• [THE EXERCISE] Convert the lines into a Markdown table with the columns Row and Line. Begin at the line that has "According to the", stop after the final line, omit blank lines, and leave out the pictures.

• [INPUT ROWS]
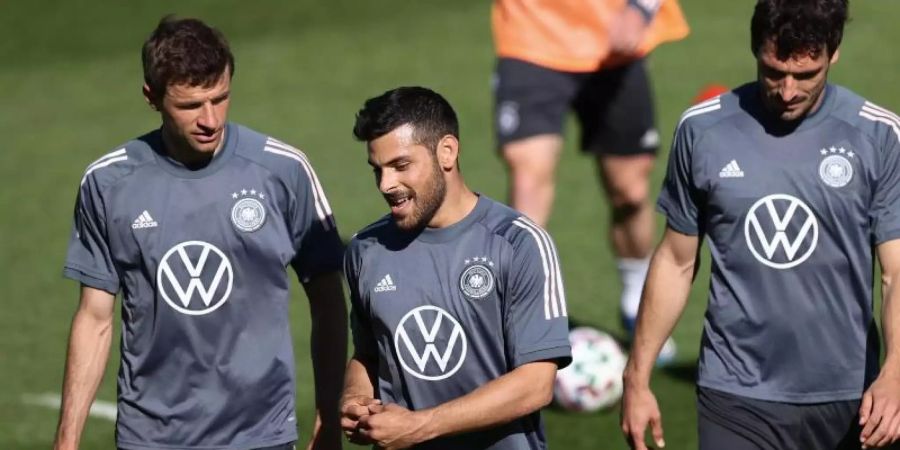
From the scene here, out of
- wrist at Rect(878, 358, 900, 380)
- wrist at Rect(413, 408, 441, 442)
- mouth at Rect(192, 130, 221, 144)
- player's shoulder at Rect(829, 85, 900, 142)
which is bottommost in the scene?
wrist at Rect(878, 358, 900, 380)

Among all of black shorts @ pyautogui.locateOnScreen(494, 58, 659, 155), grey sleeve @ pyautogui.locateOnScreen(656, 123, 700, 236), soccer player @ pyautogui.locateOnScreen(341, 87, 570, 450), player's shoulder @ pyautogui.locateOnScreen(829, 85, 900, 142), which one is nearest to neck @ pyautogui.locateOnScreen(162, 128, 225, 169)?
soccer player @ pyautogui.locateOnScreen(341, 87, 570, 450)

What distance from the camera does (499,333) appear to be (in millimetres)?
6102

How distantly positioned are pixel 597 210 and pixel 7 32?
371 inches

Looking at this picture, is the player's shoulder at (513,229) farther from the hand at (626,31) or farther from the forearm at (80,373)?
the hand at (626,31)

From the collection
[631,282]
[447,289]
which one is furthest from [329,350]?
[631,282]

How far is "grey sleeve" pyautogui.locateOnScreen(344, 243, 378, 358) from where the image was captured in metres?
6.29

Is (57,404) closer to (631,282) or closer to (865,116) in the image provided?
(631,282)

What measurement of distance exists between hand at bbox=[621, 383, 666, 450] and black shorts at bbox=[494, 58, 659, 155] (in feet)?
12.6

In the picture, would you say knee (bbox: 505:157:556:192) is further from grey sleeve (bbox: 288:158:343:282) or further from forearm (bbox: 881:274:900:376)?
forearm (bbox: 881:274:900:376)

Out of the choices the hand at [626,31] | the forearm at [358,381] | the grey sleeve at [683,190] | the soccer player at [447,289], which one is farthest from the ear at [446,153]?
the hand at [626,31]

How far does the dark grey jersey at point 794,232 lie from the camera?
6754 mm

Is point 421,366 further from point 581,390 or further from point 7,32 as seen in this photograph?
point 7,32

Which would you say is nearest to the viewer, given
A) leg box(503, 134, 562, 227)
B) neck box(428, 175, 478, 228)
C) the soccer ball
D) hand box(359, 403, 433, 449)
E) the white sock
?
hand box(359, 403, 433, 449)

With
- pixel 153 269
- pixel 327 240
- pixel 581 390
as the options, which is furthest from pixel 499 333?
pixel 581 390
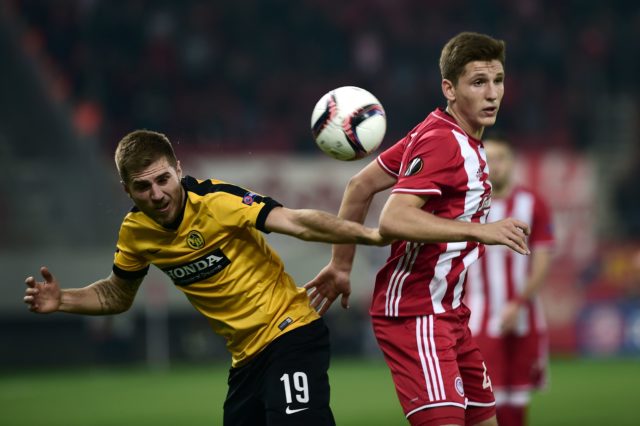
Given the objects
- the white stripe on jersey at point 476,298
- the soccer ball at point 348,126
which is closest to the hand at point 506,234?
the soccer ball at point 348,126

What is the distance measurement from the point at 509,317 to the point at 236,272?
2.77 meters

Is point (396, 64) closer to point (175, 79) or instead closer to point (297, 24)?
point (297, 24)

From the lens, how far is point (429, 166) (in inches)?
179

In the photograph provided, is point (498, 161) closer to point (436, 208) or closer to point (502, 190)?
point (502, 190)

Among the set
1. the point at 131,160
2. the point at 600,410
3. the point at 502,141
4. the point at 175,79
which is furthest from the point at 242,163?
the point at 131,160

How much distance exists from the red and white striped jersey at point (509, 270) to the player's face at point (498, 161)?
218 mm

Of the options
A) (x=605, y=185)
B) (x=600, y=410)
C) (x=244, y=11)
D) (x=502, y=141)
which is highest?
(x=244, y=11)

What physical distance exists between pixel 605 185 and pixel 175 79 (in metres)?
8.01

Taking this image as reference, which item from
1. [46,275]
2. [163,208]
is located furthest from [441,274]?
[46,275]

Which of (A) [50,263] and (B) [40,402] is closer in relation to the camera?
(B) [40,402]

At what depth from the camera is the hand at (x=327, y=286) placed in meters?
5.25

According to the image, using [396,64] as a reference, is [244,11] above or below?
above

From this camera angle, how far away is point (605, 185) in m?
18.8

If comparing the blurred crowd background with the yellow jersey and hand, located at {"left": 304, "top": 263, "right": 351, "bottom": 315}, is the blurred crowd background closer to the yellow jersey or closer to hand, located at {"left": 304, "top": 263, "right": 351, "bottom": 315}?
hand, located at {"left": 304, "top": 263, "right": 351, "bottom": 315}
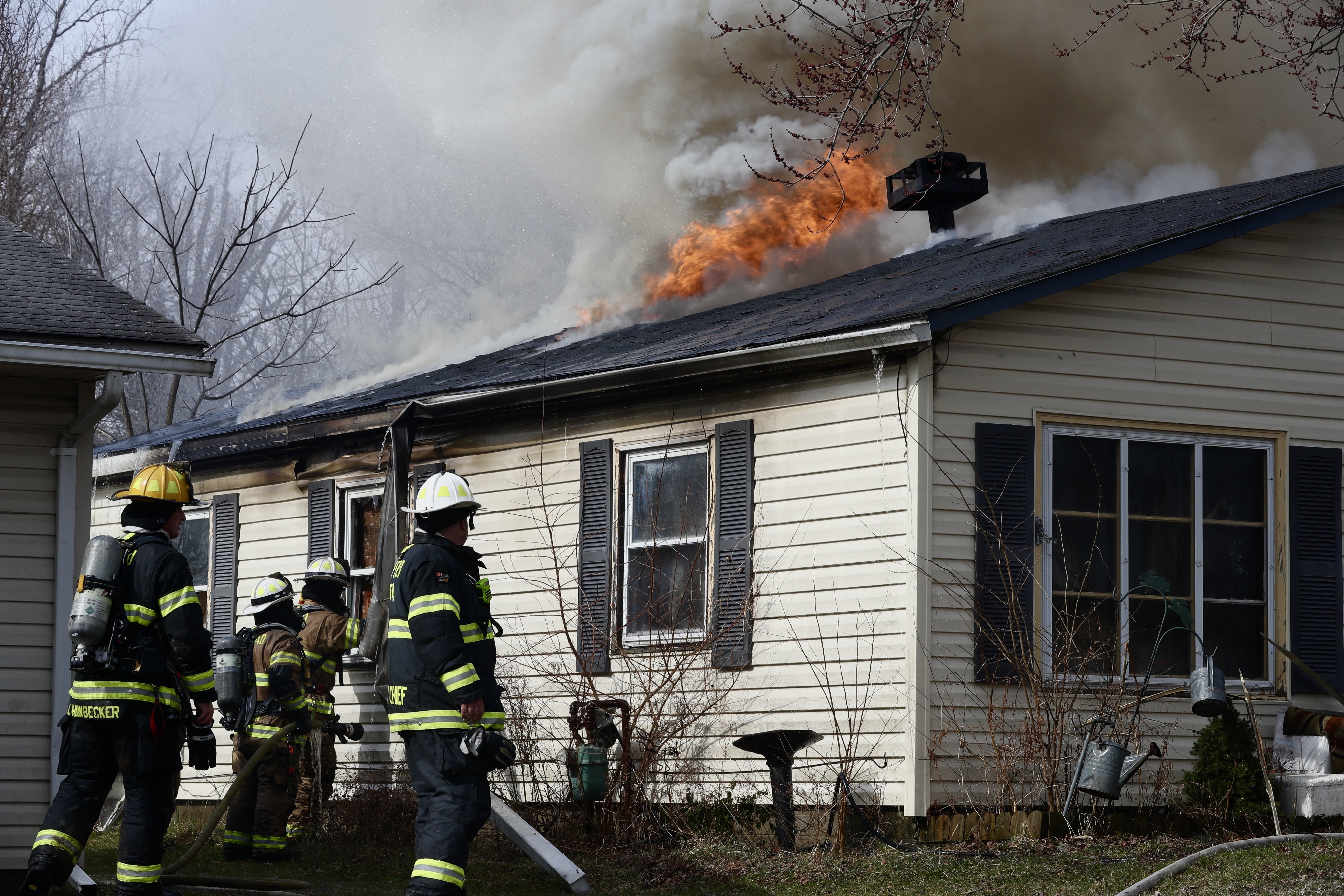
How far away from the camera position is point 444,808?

• [CORRECT RESPONSE]
| Row | Line |
|---|---|
| 1 | According to the image, using [396,64] as a reference, is [244,11] above or below? |
| 2 | above |
| 3 | From this camera angle, how far away is point (605, 185) in m? |
| 4 | 18.8 |
| 5 | If comparing the blurred crowd background with the yellow jersey and hand, located at {"left": 304, "top": 263, "right": 351, "bottom": 315}, is the blurred crowd background closer to the yellow jersey or closer to hand, located at {"left": 304, "top": 263, "right": 351, "bottom": 315}? |
| 6 | hand, located at {"left": 304, "top": 263, "right": 351, "bottom": 315} |
| 7 | How far away from the camera position is point 444,808? |